先週末シスター・ロゼッタ・サープというミュージシャンを初めて知ってしまいまして。以来毎日ヘビロテ。
8年前の『Kuma Power Hour with Utada Hikaru』でヒカルがシアトルのソウルデュオTheesatisfactionを紹介した時に
『自由の国アメリカ」とはいえ、女性で、黒人で、レズビアンでっていったら、もうすごいよね。「どんだけマイノリティやねん!」みたいな。』
https://tower.jp/article/feature_item/2014/03/17/0704
とコメントしていたが、シスター・ロゼッタはアメリカ人で、女性で、黒人で、バイ・セクシャル或いはパン・セクシャルで、更にギタリストでロックンロールなゴスペル歌手というマイノリティの極みみたいな人だったようだ。しかも1938年、昭和13年のデビューなんだと。古い! Theesatisfactionはなんだかんだで21世紀のアーティストだが、戦前デビューの歌手でこの属性満載ぶりでは当時一体どんな逆風が吹いていたのやら。そんな彼女がマヘリア・ジャクソン(こちらも『Kuma Power Hour with Utada Hikaru』で紹介されていた → https://tower.jp/article/feature_item/2014/03/17/0702 ヒカルが歌をコピーしたという偉大なゴスペル歌手だ)がブレイクするまでは唯一といっていいレコードが売れたゴスペル歌手だったというのだからいやはや時代は混沌としていたんだろうな。
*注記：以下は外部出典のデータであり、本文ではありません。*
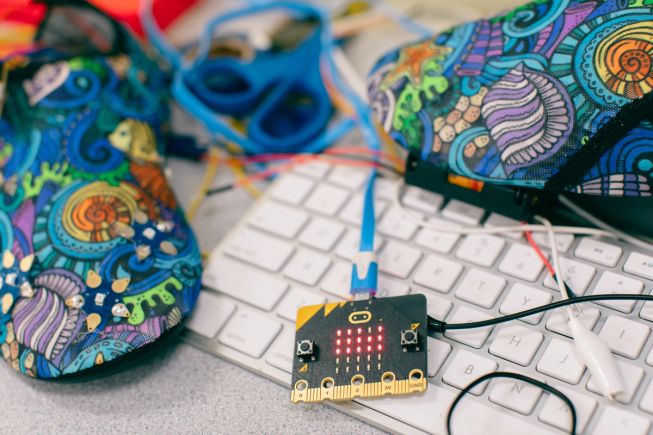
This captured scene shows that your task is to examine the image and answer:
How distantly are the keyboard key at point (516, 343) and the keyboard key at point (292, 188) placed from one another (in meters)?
0.23

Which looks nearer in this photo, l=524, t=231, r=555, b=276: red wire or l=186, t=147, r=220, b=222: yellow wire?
l=524, t=231, r=555, b=276: red wire

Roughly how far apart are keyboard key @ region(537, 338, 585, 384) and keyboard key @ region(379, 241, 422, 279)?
0.12 meters

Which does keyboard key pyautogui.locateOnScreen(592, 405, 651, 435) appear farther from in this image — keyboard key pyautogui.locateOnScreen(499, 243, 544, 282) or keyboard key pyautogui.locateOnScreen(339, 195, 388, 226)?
keyboard key pyautogui.locateOnScreen(339, 195, 388, 226)

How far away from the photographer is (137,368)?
Answer: 0.50 meters

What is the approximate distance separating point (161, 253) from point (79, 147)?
0.44 feet

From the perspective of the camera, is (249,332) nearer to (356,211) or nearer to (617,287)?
(356,211)

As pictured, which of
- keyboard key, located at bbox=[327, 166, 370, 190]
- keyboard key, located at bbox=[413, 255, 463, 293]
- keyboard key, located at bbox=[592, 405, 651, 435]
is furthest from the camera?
keyboard key, located at bbox=[327, 166, 370, 190]

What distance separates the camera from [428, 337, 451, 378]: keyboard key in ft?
1.48

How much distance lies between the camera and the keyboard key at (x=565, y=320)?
1.49 ft

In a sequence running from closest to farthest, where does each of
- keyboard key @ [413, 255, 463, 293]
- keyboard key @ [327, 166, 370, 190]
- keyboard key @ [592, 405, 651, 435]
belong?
keyboard key @ [592, 405, 651, 435]
keyboard key @ [413, 255, 463, 293]
keyboard key @ [327, 166, 370, 190]

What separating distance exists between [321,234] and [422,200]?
0.10 m

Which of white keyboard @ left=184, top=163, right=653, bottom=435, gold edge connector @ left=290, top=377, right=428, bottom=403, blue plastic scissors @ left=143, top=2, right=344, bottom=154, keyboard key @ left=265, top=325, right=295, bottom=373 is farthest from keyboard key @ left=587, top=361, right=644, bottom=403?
blue plastic scissors @ left=143, top=2, right=344, bottom=154

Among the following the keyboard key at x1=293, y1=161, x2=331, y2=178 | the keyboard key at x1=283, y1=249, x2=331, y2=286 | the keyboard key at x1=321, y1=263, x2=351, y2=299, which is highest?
the keyboard key at x1=293, y1=161, x2=331, y2=178

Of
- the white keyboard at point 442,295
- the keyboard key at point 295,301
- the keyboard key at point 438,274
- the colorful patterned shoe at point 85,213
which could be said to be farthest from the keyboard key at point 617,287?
the colorful patterned shoe at point 85,213
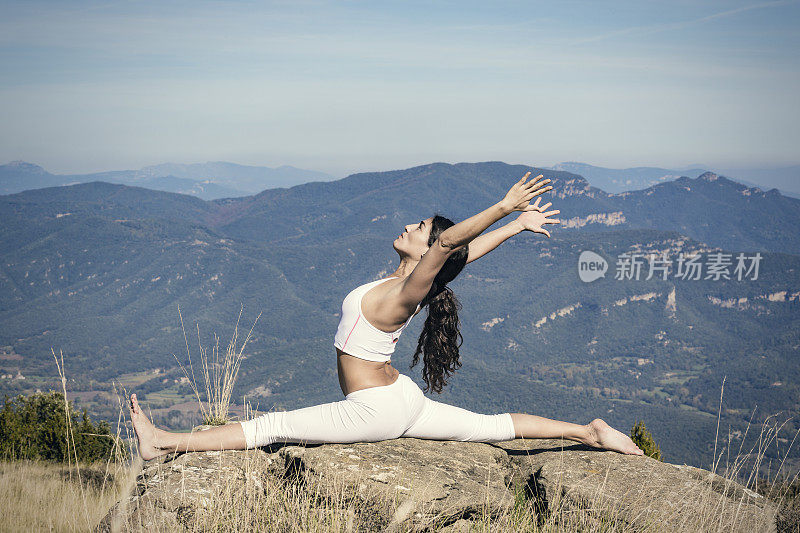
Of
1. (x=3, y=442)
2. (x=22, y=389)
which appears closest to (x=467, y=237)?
(x=3, y=442)

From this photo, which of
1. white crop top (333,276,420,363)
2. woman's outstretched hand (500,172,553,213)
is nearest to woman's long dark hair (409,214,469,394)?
white crop top (333,276,420,363)

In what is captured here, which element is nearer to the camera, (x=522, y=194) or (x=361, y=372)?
(x=522, y=194)

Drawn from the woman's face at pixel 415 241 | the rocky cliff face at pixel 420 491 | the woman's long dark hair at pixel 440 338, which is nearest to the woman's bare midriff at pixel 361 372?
the woman's long dark hair at pixel 440 338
例えば英国だと当時は同性愛者は犯罪者だったというしなぁ。なにもかもがとても凄い。
昨年“Black Lives Matter”ムーブメントの発端となった例の事件の評決が先刻下ったようだが、まだまだ現実には21世紀になった今でも黒人はマイノリティとして差別を受けている。LGBTQ…への認知も高まっているとえこちらもまだまだ道半ばだ。それを考えると、80年前に女性として黒人としてクィアとしてロックンロールギタリストとして(女性で黒人で、は現代でもすごく珍しい)力強く前に進んでいたシスター・ロゼッタとは一体どんな人だったのかと興味が湧くのだが、彼女の再評価は2017〜2018年のロックンロール・ホール・オブ・フェイムへの殿堂入りを切っ掛けとしたもので、まだまだ始まったばかりらしく記事や資料がかなり少ない。若き日のエルヴィス・プレスリーが憧れた話でといい、少年のリトル・リチャードをステージに上げたエピソードといい、かのチャック・ベリーが「俺なんてシスターの猿真似でしかない」とまで言ったというそのとんでもない先駆者性が、今の今まであたしが知らない程度の(それを基準にするのも傲慢極まりないけれど)認知しか得られていなかったというのだから、色々と想像が膨らんでしまうのだけれども、将来彼女がエルヴィス並の知名度になった暁には、漸く、女性も、黒人も、性的多様性も、まともな市民権/人権を得られた事になるんだと思うので、(私には珍しく)シスター・ロゼッタには有名になって欲しいなぁと願わずにはいられないのだった。人類の進歩の象徴だわ。
そんなお勉強的な歴史的な事情は全部置いたとしてもシスター・ロゼッタ! 歌が抜群に上手い! ギターソロがカッコイイ! 何よりリズムセンスがロックンロール!!! バックストーリー抜きで、シンプルに聴いてて楽しい人です。嗚呼、途端に惚れちまったぜ。